6. Empirical Performance, Generalization, and Methodological Comparisons

Empirical evaluations consistently show that cross-encoder rerankers achieve state-of-the-art accuracy on entity linking (Agarwal et al., 2020), passage/document re-ranking (Déjean et al., 15 Mar 2024, Zhang et al., 29 Jul 2024), dialogue response selection (Song et al., 2021), and low-resource lexicon induction (Li et al., 2022). Key observations include:

Cross-encoders substantially boost recall@k and accuracy over first-stage or dual-encoder-only systems, with improvements on entity linking (TACKBP-2010: 92.05% accuracy with cross-encoder reranker over dual-encoder candidates (Agarwal et al., 2020)) and early-rank accuracy (e.g., ViRanker NDCG@3 of 0.6815 (Dang et al., 11 Sep 2025)).
Parameter-efficient reranker designs close the gap further in low-resource settings, with improvements of up to 8 MAP points over translation pipelines (Litschko et al., 2022).
Multi-stage fine-tuning offers no significant advantage over strong single-stage contrastive learning for cross-encoder rerankers, emphasizing the sufficiency of robust hard negative sampling and contrastive optimization (Pezzuti et al., 28 Mar 2025).
Zero-shot LLM-based rerankers approach or match the effectiveness of traditional cross-encoders in some out-of-domain benchmarks, but at greater cost; practical deployments often use hybrid pipelines (SPLADE→cross-encoder→LLM reranker) (Déjean et al., 15 Mar 2024).

7. Interpretability, Mechanistic Insights, and Practical Implications

Recent work elucidates that cross-encoder rerankers, even those based on models such as MiniLM, internally reconstruct classic IR heuristics (e.g., BM25 scoring mechanisms) (Lu et al., 7 Feb 2025). Transformer attention heads effectively compute soft term frequency—capturing synonymy and paraphrase effects—with built-in term saturation and document length normalization, while the embedding matrix encodes inverse document frequency in its dominant singular vector. The final scoring circuit can be approximated by:

$\text{score}(q, d) = \sum_{i} \left[ -U_0(q_i) + MS_\text{total}(q_i, d) + (-U_0(q_i) \cdot MS_\text{total}(q_i, d)) \right]$

where $U_0$ is the low-rank IDF vector, and $MS_\text{total}$ is the aggregate score over matching heads.

Dataset entries:

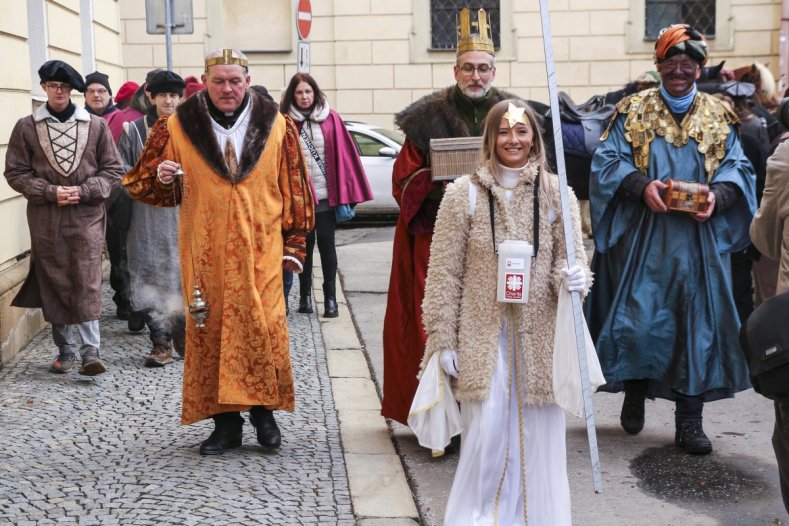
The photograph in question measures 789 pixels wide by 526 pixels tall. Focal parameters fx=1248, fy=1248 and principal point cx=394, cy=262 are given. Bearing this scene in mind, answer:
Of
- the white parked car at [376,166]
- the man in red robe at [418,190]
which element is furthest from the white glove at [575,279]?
the white parked car at [376,166]

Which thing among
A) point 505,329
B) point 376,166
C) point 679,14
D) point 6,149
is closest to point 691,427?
point 505,329

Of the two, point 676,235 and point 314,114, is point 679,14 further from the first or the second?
point 676,235

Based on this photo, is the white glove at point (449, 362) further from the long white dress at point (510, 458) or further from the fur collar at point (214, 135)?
the fur collar at point (214, 135)

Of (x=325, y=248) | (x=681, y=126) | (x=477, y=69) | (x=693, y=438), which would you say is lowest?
(x=693, y=438)

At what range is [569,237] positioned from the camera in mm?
4289

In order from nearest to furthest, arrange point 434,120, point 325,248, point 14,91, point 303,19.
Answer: point 434,120
point 14,91
point 325,248
point 303,19

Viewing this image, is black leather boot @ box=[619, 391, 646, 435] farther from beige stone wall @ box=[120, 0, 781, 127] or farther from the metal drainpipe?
the metal drainpipe

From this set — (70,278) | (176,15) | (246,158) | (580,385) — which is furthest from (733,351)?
(176,15)

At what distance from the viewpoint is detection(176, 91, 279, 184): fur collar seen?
224 inches

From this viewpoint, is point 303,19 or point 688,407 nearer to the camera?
point 688,407

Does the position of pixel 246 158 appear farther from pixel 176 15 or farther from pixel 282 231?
pixel 176 15

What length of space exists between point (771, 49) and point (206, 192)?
16.6m

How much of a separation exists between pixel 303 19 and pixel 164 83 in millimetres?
4102

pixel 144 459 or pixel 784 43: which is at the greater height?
Result: pixel 784 43
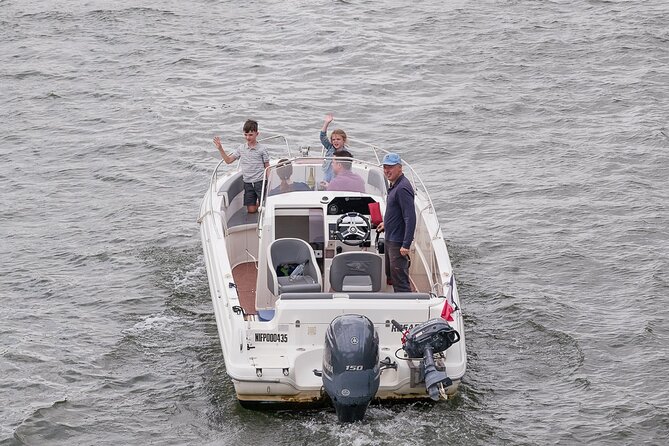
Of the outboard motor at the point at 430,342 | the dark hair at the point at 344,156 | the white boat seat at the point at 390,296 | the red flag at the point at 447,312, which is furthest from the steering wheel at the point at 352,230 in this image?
the outboard motor at the point at 430,342

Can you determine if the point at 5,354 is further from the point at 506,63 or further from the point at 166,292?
the point at 506,63

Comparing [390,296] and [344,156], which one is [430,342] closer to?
[390,296]

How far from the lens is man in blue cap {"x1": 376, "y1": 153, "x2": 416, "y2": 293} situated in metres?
9.92

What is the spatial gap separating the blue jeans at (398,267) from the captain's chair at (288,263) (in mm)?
693

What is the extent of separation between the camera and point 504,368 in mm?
10281

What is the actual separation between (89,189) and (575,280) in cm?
736

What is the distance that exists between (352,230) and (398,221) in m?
0.73

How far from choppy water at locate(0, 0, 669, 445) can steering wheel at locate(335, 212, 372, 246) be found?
5.06 ft

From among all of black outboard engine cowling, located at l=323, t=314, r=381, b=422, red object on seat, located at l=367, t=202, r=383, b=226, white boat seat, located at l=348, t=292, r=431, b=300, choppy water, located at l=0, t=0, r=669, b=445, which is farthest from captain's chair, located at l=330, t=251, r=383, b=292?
black outboard engine cowling, located at l=323, t=314, r=381, b=422

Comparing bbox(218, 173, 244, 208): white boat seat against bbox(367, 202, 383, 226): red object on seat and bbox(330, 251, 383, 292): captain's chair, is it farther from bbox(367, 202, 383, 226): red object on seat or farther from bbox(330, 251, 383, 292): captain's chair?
bbox(330, 251, 383, 292): captain's chair

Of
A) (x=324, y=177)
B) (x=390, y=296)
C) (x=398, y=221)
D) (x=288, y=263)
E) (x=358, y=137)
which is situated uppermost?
(x=398, y=221)

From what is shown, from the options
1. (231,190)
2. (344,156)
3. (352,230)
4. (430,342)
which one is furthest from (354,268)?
(231,190)

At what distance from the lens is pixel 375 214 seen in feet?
35.5

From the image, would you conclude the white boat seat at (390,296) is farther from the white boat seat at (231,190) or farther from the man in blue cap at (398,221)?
the white boat seat at (231,190)
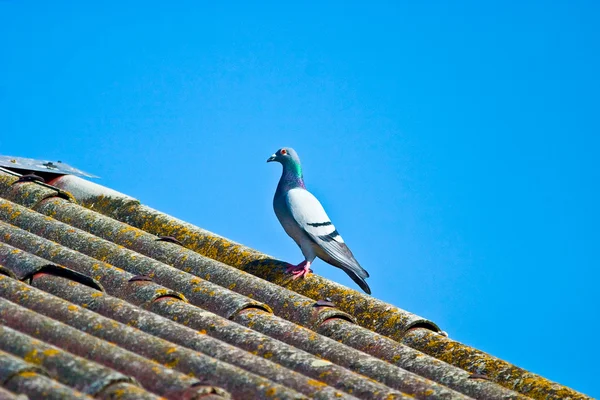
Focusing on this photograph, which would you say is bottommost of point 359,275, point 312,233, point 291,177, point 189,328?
point 189,328

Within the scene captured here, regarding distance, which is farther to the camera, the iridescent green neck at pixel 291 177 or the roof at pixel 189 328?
the iridescent green neck at pixel 291 177

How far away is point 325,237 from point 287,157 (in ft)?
2.54

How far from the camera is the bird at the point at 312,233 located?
20.4 ft

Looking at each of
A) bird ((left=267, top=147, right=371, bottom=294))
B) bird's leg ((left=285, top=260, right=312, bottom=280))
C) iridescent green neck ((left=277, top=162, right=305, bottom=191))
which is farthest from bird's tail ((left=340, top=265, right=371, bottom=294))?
iridescent green neck ((left=277, top=162, right=305, bottom=191))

• **WORK ORDER**
Using the cross-encoder reranker text, write it out again starting with "Recent work elucidates" and going on through "over matching heads.", substituting "BERT" for "MiniLM".

• **EXERCISE RESULT**
Recent work elucidates that cross-encoder rerankers, even those based on models such as BERT, internally reconstruct classic IR heuristics (e.g., BM25 scoring mechanisms) (Lu et al., 7 Feb 2025). Transformer attention heads effectively compute soft term frequency—capturing synonymy and paraphrase effects—with built-in term saturation and document length normalization, while the embedding matrix encodes inverse document frequency in its dominant singular vector. The final scoring circuit can be approximated by:

$\text{score}(q, d) = \sum_{i} \left[ -U_0(q_i) + MS_\text{total}(q_i, d) + (-U_0(q_i) \cdot MS_\text{total}(q_i, d)) \right]$

where $U_0$ is the low-rank IDF vector, and $MS_\text{total}$ is the aggregate score over matching heads.